EXTRAIT DE LA SOURCE:

※

Ce texte ne prévoit pas de délai préfix pour contraindre la préfecture à effectuer de telles démarches ; tout au plus l'article L 554-1 du CESEDA évoque en effet un temps strictement nécessaire à son départ qu'il convient alors d'apprécier au cas par cas.

Les autorités consulaires de Géorgie ont été officiellement saisies le 14 décembre 2015 pour une interpellation le 10 décembre 2015 et une notification du placement en rétention à 17H40 pour une arrivée au centre de rétention administrative vers 20H.

Compte tenu du week-end inclus dans la période, il peut être constaté que l'autorité préfectorale n'a pas fait preuve de négligence susceptible d'être sanctionnée. Le moyen doit être rejeté » ;

ET, À LES SUPPOSER ADOPTÉS, AUX MOTIFS QUE « (
) compte tenu du contexte particulier qui mobilise aujourd'hui de nombreux agents dans le cadre de l'état d'urgence et de ses conséquences pratiques, ces diligences ne peuvent être tardives » ;

ALORS QU'il résulte de l'article L 554-1 du code de l'entrée et du séjour des étrangers et du droit d'asile qu'un étranger ne peut être placé ou maintenu en rétention que pour le temps strictement nécessaire à son départ, l'administration étant tenue d'exercer toutes diligences à cet effet dès le placement en rétention ; qu'un délai de 4 jours s'étant écoulé entre la notification du placement en rétention à 17h40 ou 18 h le jeudi 10 décembre 2015 et la saisine des autorités consulaires de Géorgie le 14 décembre 2015, le magistrat délégué, qui n'a pas tiré les conséquences légales de ses propres constatations, a violé l'article L 554-1 du code de l'entrée et du séjour des étrangers et du droit d'asile.

※

DONNÉES ENREGISTRÉES:
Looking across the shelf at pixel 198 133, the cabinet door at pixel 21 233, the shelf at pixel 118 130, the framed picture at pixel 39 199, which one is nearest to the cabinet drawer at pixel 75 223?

※

PROBLÈME 1: Recopiez mot pour mot le passage de l'extrait sur la rétention administrative situé entre « Les autorités consulaires » et « administrative vers 20H. », ces deux bornes comprises.
PROBLÈME 2:
Répondez aux questions suivantes d'après l'extrait sur la rétention administrative :
(a) À quelle date les autorités consulaires de Géorgie ont-elles été officiellement saisies ?
(b) Vers quelle heure l'arrivée au centre de rétention administrative est-elle indiquée ?
(c) Combien de jours le dernier paragraphe dit-il s'être écoulés entre la notification du placement en rétention et la saisine des autorités consulaires ?
PROBLÈME 3: Poursuivez, s'il vous plaît, l'extrait sur la rétention administrative à la suite de sa dernière phrase.

RÉPONSE RÉDIGÉE 1:
Les autorités consulaires de Géorgie ont été officiellement saisies le 14 décembre 2015 pour une interpellation le 10 décembre 2015 et une notification du placement en rétention à 17H40 pour une arrivée au centre de rétention administrative vers 20H.

RÉPONSE RÉDIGÉE 2:
(a) Le 14 décembre 2015.
(b) Vers 20H.
(c) 4 jours.

RÉPONSE RÉDIGÉE 3:
Synthèse
Formation : Chambre civile 1
Numéro d'arrêt : 16-29105
Date de la décision : 10/01/2018
Sens de l'arrêt : Cassation partielle sans renvoi
Type d'affaire : Civile

Références :

Décision attaquée : Cour d'appel de Bordeaux, 18 décembre 2015


Publications
Proposition de citation : Cass. Civ. 1re, 10 jan. 2018, pourvoi n°16-29105


Composition du Tribunal
Président : Mme Batut (président)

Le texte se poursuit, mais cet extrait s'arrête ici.